M. le président. ­ Non, mais votre interprétation de l'incertitude va dans un certain sens. D'autres pourraient la considérer dans un autre sens. Et je crois que nous sommes ici au coeur du débat.

M. Alain Zenner. ­ Je ne conteste pas votre droit de refuser. La proposition n'impose à personne de pratiquer l'euthanasie.

M. le président. ­ Il reste la question essentielle de Mme Vanlerberghe. Si, au bout du compte, vous acceptez que quelqu'un soit transféré, la personne va être euthanasiée pour respecter sa liberté. Dans ce cas, faut-il ou non légiférer ?

Mme Bernadette Cambron-Diez. ­ J'ai témoigné en tant qu'infirmière. Ce travail de terrain demande déjà beaucoup d'énergie.

M. Alain Zenner. ­ Nous avons très bien compris la difficulté de votre position.

Mme Bernadette Cambron-Diez. ­ J'en viens aux dernières questions. Quelle aide peut être apportée à un patient dont la famille demande l'euthanasie ? Dans quelle mesure cela peut-il être un fardeau ? La demande d'euthanasie du patient peut être confirmée ou niée par le regard de la famille. Je pense que la seule aide possible est d'accorder autant d'attention à chacun, que ce soit au patient, à la famille ou aux soignants. En effet, c'est de toute cette ambiance et de tout ce contexte que pourra naître une possibilité pour le patient de se situer de façon très claire. Plus il y a de conflits, moins le patient peut lâcher prise. Même la douleur, la violence, le conflit empêchent parfois de lâcher prise. Il faut donc un encadrement paisible et non menaçant. Autour d'un patient, tout le monde souffre, que ce soit la famille ou les soignants. Il faut donc accorder à chacun la même attention. Je ne vois pas d'autre possibilité pour aider le patient. Je dis souvent aux familles que cela ne fera pas de mal au patient si elles expriment leurs émotions. La famille ne doit pas seulement être forte en face de lui. Le patient souffre. Si la famille exprime sa souffrance à ses côtés, cela constitue une sorte de solidarité qui peut lui être bénéfique, pour autant que cette approche convienne à l'histoire familiale. Il ne s'agit pas d'un conseil mais d'une piste d'aide possible.

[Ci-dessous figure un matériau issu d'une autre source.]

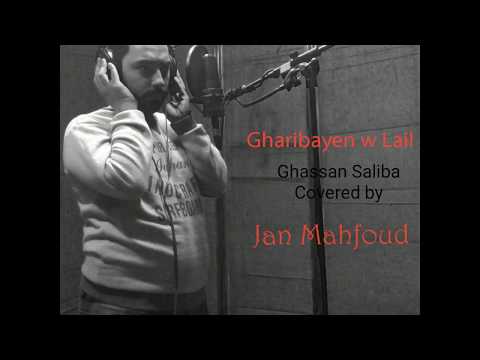 غريبين وليل - غسان صليبا - أداء جان محفوض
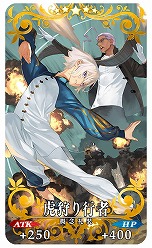 画像ギャラリー No.005のサムネイル画像 / 「Fate/Grand Order」,限定サーヴァント“九紋竜エリザ”が登場するイベントをスタート。呼延灼,黄飛虎のピックアップ召喚も開催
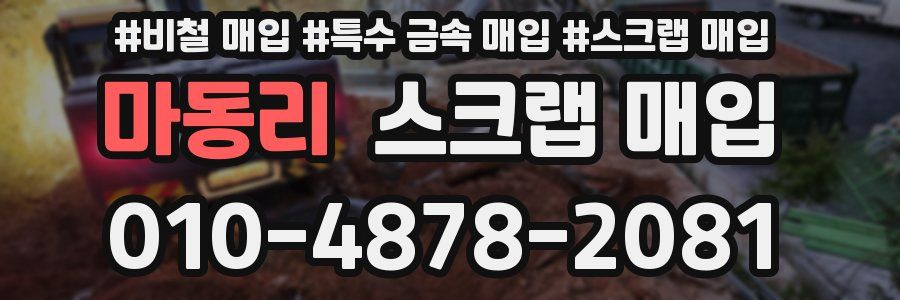 마동리 스크랩 매입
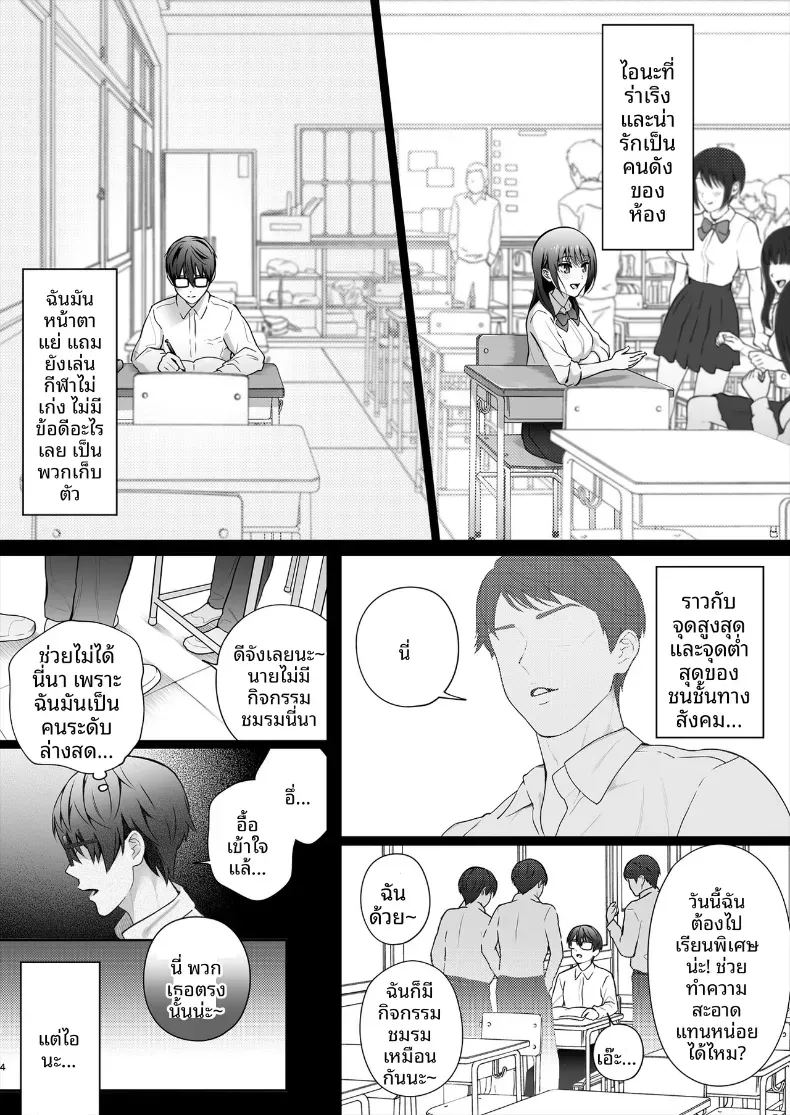 อ่านโดจิน เพื่อนสมัยเด็กไปมีเซ็กส์กับคนอ หน้า 5 แปลไทย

M. Josy Dubié. ­ Merci, Madame Cambron. Nous avons tous apprécié la qualité de votre témoignage. Beaucoup d'infirmières sont présentes ici. Je voudrais, au nom des sénateurs, les remercier de l'important travail qu'elles font. C'est un travail fondamental dont nous sommes tous conscients de la valeur.


(1) Voir également doc. Sénat, nº 2-244/24.